Ankara Cumhuriyet Başsavcılığı, 2014'teki "Kobani eylemleriyle" ilgili olarak Ankara merkezli 7 ilde başlatılan operasyonda 82 kişi hakkında gözaltı kararı çıkardı. Bu kişiler arasında HDP'nin eski milletvekilleri, Merkez Yürütme Kurulu üyeleri ve belediye başkanları da var.

Bu operasyonların, kamuoyu yoklamalarına göre iktidarın azınlığa düştüğü, hiç bir şekilde seçimle iktidarı tekrar ele geçirme olasılığının olmadığı döneme denk geliyor olması düşündürücüdür.

Kobani deyince, orada insanların kafasını kesen IŞİD aklımıza geliyor, AKP iktidarı eylül ayı içerisinde IŞİD’in Kobani’yi ele geçireceği beklentisi içine girmişti. PKK'nın Suriye kolu ve ABD’nin önemli desteğiyle IŞİD bölgeden çıkarılmıştı. Fakat Kobani olaylarının Türkiye’ye yansıması kanlı olmuş. 6-8 Ekim 2014 arası gösterilerde insanlar ölmüş, öldürülmüş pek çok işyeri yağmalanmıştı.

6 yıl önce bu kişiler yargılanmıştı. Bu gün tekrar gündeme getirilmesi sadece siyasi bir operasyon olarak algılanıyor. Bu konuda AKP içerinden çıkan Gelecek Partisi Sözcüsü Selim Temurci’nin, HDP’ye yönelik operasyonla ilgili söylemleri dikkate değer: “Terör hepimizin kırmızı çizgisidir. ... Ancak siyasi rakiplerimizi terörize ederek ve yargıyı buna alet ederek daha demokratik bir Türkiye’ye ulaşamayız...Öcalan’ın mektubundan medet umanların, terör örgütü lideri, Öcalan’ın kardeşini devletin televizyonuna çıkaranların hesap vermediği bir Türkiye’de bu operasyonun haklılığına nasıl inanalım? Soruyoruz? HDP yerel seçimlerde Cumhur İttifakında yer alsaydı, bugün bu gözaltılar olur muydu? Savcılık derhal bu gözaltılarla ilgili elindeki yeni bulguları kamuoyuyla paylaşmalıdır.”

Gelecek seçimlerde Cumhur İttifakı ile çoğunluğu elde edemeyen iktidar, şark kurnazlığı ile bu operasyonla, bir taşla iki kuş vurma hesabında. Millet İttifakını bölme birbirine düşürme ve zayıflatma odaklı siyasi oyunlar.

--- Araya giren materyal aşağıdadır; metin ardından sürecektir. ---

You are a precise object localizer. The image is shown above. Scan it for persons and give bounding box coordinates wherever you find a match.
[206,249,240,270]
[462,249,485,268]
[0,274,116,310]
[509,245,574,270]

HDP'den bir “Kobani canavarı” yaratarak Millet İttifakı'ndan, dısarıdan destekle de olsa uzak dur deniyor. Diğer yandan İyi Parti’ye “Yuvaya dön” çağrısı sonuçsuz kalınca, HDP'nin dışarıdan desteklediği bir oluşum içinde var olma anlayışına odaklı bir operasyon.

HDP yasalar çerçevesinde kurulmuş bir parti. HDP'yi meclise sokmamak için %10 seçim barajı tutmadı. Bu operasyonla HDP'ye siyaset yapma olanağı ortadan kaldırılmak isteniyor. Milletvekilleri tasfiye ediliyor, kazanılmış belediyelere kayyım atanıyor. Düdüklü tencerenin bir hava alma supabı vardır. Orayı da kapatırsanız ötesini düşünün artık. Bu devinim PKK'ya gün doğurur, şiddet yeniden doruğa çıkar. Buradan nereye varılmak istendiği düşündürücüdür.

İstanbul Belediye Başkanlığı seçimlerinde gördük. Ayakta kalabilmek için her yolu meşru gören iktidar, bu projesinden de olumlu sonuç alamayacak. Başarının anahtarı, daha çok demokrasi, daha çok demokratikleşmedir. Kendi dışındakilerin demokratik istemlerine saygı göstermektir.

Bu operasyon Kürt seçmeni Millet İttifakı'nın dışına itmeyecek, aksine daha sıkı sarılmasını sağlayacaktır. Tıpkı İstanbul seçimlerinde, daha fazla baskının, daha fazla tepki doğurduğu gibi.